- Exercise instructions
Could you copy the lines below word for word, leaving out the pictures?

- Records to process
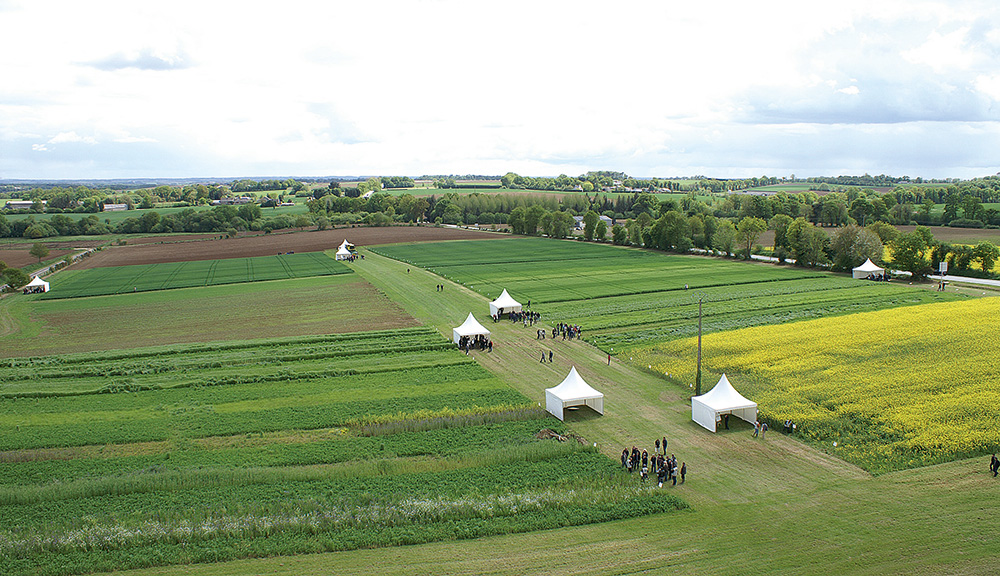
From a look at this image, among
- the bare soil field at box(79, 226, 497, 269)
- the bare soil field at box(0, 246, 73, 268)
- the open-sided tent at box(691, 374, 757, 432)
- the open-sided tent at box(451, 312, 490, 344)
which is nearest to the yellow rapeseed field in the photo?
the open-sided tent at box(691, 374, 757, 432)

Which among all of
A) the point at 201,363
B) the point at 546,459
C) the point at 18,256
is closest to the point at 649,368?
the point at 546,459

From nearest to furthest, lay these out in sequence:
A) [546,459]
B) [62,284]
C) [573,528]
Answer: [573,528] → [546,459] → [62,284]

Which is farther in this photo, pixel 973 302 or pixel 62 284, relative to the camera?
pixel 62 284

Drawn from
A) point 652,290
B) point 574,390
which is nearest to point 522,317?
point 652,290

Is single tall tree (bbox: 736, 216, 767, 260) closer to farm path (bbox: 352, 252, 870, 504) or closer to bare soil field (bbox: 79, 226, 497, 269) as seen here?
bare soil field (bbox: 79, 226, 497, 269)

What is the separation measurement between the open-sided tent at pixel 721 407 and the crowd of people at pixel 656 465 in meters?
4.18

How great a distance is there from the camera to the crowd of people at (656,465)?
2498cm

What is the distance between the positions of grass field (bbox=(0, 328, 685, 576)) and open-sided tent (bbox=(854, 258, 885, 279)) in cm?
5373

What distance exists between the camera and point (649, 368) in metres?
40.0

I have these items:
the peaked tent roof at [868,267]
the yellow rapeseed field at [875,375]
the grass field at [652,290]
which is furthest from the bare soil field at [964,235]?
the yellow rapeseed field at [875,375]

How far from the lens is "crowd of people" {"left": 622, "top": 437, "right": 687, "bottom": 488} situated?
25.0 metres

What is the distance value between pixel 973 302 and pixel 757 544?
48464mm

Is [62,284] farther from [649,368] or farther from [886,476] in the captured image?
[886,476]

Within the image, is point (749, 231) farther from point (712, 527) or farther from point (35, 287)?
point (35, 287)
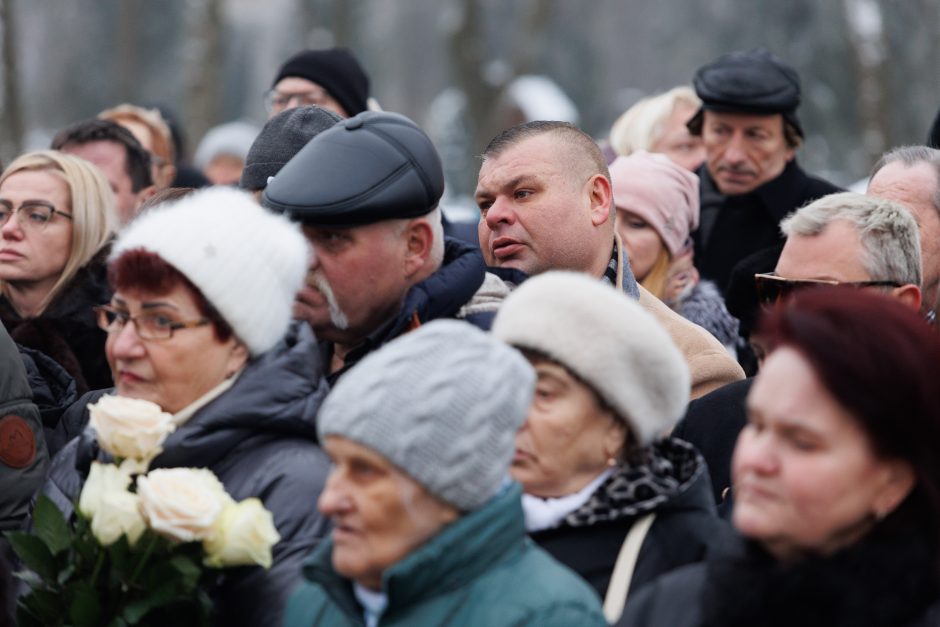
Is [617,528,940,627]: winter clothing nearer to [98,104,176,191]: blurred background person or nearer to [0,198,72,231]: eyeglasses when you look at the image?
[0,198,72,231]: eyeglasses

- Problem solution
From a look at this image, among
- the bare soil field at box(79, 226, 497, 269)
- the bare soil field at box(0, 246, 73, 268)
- the open-sided tent at box(691, 374, 757, 432)
- the open-sided tent at box(451, 312, 490, 344)
which is nearest to the yellow rapeseed field in the photo?
the open-sided tent at box(691, 374, 757, 432)

Which among all of
A) the point at 201,363
B) the point at 546,459
C) the point at 18,256
is closest to the point at 649,368?
the point at 546,459

From nearest to furthest, lay these out in sequence:
A) [546,459]
B) [62,284]
C) [573,528]
Answer: [573,528] → [546,459] → [62,284]

Which is farther in this photo, pixel 973 302 or pixel 62 284, relative to the camera?
pixel 62 284

Drawn from
A) point 652,290
B) point 574,390
which is nearest to point 522,317?
point 652,290

Is single tall tree (bbox: 736, 216, 767, 260) closer to farm path (bbox: 352, 252, 870, 504) or closer to bare soil field (bbox: 79, 226, 497, 269) as seen here?
bare soil field (bbox: 79, 226, 497, 269)

What is the separation measurement between the open-sided tent at pixel 721 407 and the crowd of people at pixel 656 465 in meters?
4.18

How great a distance is there from the camera to the crowd of people at (656,465)?
2498cm

What is the distance between the positions of grass field (bbox=(0, 328, 685, 576)) and open-sided tent (bbox=(854, 258, 885, 279)) in cm?
5373

What distance exists between the camera and point (649, 368) in metres?
40.0

I have these items:
the peaked tent roof at [868,267]
the yellow rapeseed field at [875,375]
the grass field at [652,290]
which is furthest from the bare soil field at [964,235]?
the yellow rapeseed field at [875,375]

How far from the lens is "crowd of people" {"left": 622, "top": 437, "right": 687, "bottom": 488} situated?
25.0 metres

What is the distance value between pixel 973 302 and pixel 757 544?
48464mm

Is [62,284] farther from [649,368] or farther from [886,476] in the captured image?
[886,476]

Within the image, is point (749, 231) farther from point (712, 527) or farther from point (35, 287)?
point (35, 287)
Is [617,528,940,627]: winter clothing nearer to [98,104,176,191]: blurred background person or nearer to [0,198,72,231]: eyeglasses when you look at the image?
[0,198,72,231]: eyeglasses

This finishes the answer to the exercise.